INFORMATION PROVIDED:

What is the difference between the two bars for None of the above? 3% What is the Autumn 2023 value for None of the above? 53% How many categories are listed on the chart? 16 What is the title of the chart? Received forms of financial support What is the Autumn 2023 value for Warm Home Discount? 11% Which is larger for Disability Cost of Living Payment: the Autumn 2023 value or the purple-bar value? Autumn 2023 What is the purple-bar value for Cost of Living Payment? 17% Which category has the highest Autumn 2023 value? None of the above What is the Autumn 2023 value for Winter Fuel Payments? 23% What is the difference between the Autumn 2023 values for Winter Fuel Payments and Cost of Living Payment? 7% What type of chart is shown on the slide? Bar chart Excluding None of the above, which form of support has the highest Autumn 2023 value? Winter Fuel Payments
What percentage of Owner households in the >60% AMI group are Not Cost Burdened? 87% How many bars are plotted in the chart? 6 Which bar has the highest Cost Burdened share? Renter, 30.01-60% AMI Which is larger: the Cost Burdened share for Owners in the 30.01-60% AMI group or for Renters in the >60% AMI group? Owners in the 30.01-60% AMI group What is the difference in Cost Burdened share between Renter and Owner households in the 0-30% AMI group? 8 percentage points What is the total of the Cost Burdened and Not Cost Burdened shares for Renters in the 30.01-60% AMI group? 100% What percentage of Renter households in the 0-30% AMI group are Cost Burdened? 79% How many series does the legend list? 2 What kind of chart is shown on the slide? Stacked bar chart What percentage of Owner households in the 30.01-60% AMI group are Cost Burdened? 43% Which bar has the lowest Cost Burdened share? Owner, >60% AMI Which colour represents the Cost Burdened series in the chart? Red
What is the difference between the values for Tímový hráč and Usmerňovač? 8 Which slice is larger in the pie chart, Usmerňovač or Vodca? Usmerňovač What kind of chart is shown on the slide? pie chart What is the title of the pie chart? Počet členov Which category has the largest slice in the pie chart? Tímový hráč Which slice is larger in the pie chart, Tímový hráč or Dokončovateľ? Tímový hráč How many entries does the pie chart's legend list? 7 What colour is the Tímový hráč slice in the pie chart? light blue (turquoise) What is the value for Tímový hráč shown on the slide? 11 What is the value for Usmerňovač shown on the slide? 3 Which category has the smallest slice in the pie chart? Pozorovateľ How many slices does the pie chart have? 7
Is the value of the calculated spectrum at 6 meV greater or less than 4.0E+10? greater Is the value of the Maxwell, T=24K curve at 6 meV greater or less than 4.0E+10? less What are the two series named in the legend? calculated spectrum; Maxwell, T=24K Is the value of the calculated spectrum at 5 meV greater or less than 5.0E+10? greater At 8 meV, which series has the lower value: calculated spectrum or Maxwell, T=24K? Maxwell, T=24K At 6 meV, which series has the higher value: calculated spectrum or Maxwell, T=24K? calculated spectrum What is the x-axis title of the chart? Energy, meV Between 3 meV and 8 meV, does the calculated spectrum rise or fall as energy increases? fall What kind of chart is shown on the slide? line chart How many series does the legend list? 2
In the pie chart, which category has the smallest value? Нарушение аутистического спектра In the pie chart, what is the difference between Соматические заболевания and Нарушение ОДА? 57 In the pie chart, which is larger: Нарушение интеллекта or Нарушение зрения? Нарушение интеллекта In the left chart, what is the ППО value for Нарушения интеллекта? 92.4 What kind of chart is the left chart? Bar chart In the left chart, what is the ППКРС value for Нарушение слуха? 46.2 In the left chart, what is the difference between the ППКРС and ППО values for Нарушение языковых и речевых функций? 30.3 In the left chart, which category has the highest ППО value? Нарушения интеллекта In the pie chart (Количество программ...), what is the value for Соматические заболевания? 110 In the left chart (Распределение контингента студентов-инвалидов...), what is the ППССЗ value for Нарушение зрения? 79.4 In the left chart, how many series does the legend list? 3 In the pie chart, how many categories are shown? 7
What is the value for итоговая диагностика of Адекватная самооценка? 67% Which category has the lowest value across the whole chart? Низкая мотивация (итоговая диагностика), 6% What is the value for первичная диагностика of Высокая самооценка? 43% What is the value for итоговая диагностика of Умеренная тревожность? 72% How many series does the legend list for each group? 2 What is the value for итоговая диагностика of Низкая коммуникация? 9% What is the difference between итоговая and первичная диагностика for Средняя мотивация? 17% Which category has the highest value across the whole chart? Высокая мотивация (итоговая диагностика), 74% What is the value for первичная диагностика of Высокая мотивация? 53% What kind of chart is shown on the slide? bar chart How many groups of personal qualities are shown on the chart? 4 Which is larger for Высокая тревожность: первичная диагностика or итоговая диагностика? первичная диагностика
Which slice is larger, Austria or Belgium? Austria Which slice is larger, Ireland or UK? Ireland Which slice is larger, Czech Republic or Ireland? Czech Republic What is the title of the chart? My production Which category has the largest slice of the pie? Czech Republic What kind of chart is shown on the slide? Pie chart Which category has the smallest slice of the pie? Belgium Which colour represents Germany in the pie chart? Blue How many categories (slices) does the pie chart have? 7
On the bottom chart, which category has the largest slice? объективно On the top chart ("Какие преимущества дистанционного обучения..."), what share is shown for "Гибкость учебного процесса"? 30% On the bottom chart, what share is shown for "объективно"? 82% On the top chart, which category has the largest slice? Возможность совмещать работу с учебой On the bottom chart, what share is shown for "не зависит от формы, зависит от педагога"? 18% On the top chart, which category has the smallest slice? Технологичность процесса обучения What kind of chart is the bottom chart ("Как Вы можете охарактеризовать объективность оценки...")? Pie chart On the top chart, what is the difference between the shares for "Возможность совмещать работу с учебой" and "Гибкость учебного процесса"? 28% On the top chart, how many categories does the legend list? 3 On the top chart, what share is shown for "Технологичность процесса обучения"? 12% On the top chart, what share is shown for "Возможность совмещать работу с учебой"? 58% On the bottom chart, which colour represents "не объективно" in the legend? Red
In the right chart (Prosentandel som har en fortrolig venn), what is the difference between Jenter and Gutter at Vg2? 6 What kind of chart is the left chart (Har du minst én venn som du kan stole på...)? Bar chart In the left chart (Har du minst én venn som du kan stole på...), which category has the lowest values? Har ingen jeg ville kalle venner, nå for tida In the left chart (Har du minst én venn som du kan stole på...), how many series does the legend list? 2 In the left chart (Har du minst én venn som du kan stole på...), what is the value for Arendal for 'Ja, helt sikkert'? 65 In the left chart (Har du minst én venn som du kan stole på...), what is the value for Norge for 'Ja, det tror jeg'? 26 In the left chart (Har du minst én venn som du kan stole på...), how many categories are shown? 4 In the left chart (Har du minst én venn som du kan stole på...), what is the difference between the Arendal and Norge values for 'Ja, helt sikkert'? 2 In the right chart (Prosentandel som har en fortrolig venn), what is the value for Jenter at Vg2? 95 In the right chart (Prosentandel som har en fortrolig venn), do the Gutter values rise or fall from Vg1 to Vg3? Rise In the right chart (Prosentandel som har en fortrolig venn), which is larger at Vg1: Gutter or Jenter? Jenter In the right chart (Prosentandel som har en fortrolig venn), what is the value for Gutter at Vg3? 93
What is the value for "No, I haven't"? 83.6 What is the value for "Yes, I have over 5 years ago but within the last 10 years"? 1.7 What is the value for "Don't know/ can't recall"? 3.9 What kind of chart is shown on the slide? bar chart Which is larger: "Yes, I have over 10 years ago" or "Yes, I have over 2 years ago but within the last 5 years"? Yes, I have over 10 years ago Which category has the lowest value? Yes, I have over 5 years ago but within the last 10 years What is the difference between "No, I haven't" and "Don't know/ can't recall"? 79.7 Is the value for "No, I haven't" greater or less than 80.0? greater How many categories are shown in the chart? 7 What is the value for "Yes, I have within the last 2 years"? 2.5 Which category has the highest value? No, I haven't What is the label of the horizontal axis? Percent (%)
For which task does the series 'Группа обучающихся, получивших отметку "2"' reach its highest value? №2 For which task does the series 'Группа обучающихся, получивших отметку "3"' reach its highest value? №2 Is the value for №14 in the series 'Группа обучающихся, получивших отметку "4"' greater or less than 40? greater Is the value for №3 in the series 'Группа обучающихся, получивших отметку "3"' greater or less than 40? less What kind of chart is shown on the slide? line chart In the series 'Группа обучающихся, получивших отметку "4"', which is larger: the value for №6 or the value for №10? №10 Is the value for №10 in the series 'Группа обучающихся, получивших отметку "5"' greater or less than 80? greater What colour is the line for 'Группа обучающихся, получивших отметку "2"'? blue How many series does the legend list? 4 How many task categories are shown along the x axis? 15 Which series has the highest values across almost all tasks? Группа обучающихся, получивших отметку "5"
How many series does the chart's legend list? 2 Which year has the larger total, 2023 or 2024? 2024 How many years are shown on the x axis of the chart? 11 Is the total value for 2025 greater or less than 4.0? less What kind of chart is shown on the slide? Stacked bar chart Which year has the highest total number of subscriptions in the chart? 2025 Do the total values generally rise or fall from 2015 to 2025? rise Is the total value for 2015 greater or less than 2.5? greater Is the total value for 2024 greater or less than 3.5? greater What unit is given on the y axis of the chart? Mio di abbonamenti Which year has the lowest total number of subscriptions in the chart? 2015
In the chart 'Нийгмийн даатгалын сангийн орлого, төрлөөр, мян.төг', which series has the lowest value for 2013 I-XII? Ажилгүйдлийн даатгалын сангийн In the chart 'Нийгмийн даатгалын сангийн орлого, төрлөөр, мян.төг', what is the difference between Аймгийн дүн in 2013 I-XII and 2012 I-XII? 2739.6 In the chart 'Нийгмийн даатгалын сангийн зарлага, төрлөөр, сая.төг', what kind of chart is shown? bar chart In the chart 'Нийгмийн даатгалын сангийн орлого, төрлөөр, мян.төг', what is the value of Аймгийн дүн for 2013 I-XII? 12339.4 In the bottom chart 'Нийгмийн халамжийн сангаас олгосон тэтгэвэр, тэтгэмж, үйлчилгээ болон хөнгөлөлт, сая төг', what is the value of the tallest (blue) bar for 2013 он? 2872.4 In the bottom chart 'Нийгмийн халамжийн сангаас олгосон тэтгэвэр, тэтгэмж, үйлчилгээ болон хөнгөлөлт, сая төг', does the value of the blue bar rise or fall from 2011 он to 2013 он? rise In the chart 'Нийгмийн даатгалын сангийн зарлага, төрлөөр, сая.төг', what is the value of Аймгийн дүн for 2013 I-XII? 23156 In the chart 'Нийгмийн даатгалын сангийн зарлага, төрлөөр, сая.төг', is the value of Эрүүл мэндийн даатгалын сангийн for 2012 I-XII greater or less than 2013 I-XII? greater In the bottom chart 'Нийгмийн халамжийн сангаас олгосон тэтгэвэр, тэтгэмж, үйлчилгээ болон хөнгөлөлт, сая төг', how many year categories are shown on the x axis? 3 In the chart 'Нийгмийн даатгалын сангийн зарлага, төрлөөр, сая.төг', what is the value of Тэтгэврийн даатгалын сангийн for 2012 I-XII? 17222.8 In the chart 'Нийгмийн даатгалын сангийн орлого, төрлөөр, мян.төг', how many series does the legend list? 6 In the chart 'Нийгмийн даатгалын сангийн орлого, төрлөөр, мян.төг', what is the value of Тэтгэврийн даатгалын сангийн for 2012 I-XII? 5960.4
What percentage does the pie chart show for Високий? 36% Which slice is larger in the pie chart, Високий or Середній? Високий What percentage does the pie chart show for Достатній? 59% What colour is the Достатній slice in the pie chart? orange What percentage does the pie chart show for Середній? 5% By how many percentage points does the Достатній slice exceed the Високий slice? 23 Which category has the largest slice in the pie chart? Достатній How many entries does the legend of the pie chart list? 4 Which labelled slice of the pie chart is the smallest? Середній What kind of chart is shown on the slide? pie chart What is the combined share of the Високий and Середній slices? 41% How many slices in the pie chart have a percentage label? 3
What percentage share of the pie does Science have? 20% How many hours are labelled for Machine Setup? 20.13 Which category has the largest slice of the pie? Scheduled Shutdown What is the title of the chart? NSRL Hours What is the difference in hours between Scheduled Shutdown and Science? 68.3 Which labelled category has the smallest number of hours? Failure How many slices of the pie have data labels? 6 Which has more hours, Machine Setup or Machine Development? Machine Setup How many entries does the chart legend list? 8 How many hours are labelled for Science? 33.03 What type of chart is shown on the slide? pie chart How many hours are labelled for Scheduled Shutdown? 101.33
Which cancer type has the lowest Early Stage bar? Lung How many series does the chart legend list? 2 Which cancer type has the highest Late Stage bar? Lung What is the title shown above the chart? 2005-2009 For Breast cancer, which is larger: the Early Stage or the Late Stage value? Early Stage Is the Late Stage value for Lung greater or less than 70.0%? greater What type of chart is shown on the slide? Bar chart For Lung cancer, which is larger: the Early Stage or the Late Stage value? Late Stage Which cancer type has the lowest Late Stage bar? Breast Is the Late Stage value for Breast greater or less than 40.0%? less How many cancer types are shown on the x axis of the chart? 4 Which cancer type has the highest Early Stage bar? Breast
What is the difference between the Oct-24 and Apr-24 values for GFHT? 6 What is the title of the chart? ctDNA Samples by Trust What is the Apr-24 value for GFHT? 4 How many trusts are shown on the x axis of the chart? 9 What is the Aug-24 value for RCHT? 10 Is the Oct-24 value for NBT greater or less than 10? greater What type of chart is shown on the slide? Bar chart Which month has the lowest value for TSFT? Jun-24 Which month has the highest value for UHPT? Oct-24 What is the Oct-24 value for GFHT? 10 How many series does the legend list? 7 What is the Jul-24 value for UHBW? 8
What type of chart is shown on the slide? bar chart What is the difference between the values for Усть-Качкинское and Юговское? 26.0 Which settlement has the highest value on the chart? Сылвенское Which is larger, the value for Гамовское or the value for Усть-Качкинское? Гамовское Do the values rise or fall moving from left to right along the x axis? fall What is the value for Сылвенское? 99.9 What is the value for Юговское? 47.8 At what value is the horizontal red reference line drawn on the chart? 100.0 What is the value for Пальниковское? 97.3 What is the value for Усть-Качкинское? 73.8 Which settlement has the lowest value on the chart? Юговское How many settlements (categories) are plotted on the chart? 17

WORK REQUIRED: Please convert the items into a Markdown table with the columns Number and Text, one row per line, numbered in order and with blank lines left out. Begin at the first line of the items and stop after the line that contains "What percentage of Owner households in the >60%", including both.

YOUR RESPONSE:
| Number | Text |
|---|---|
| 1 | What is the difference between the two bars for None of the above? 3% What is the Autumn 2023 value for None of the above? 53% How many categories are listed on the chart? 16 What is the title of the chart? Received forms of financial support What is the Autumn 2023 value for Warm Home Discount? 11% Which is larger for Disability Cost of Living Payment: the Autumn 2023 value or the purple-bar value? Autumn 2023 What is the purple-bar value for Cost of Living Payment? 17% Which category has the highest Autumn 2023 value? None of the above What is the Autumn 2023 value for Winter Fuel Payments? 23% What is the difference between the Autumn 2023 values for Winter Fuel Payments and Cost of Living Payment? 7% What type of chart is shown on the slide? Bar chart Excluding None of the above, which form of support has the highest Autumn 2023 value? Winter Fuel Payments |
| 2 | What percentage of Owner households in the >60% AMI group are Not Cost Burdened? 87% How many bars are plotted in the chart? 6 Which bar has the highest Cost Burdened share? Renter, 30.01-60% AMI Which is larger: the Cost Burdened share for Owners in the 30.01-60% AMI group or for Renters in the >60% AMI group? Owners in the 30.01-60% AMI group What is the difference in Cost Burdened share between Renter and Owner households in the 0-30% AMI group? 8 percentage points What is the total of the Cost Burdened and Not Cost Burdened shares for Renters in the 30.01-60% AMI group? 100% What percentage of Renter households in the 0-30% AMI group are Cost Burdened? 79% How many series does the legend list? 2 What kind of chart is shown on the slide? Stacked bar chart What percentage of Owner households in the 30.01-60% AMI group are Cost Burdened? 43% Which bar has the lowest Cost Burdened share? Owner, >60% AMI Which colour represents the Cost Burdened series in the chart? Red |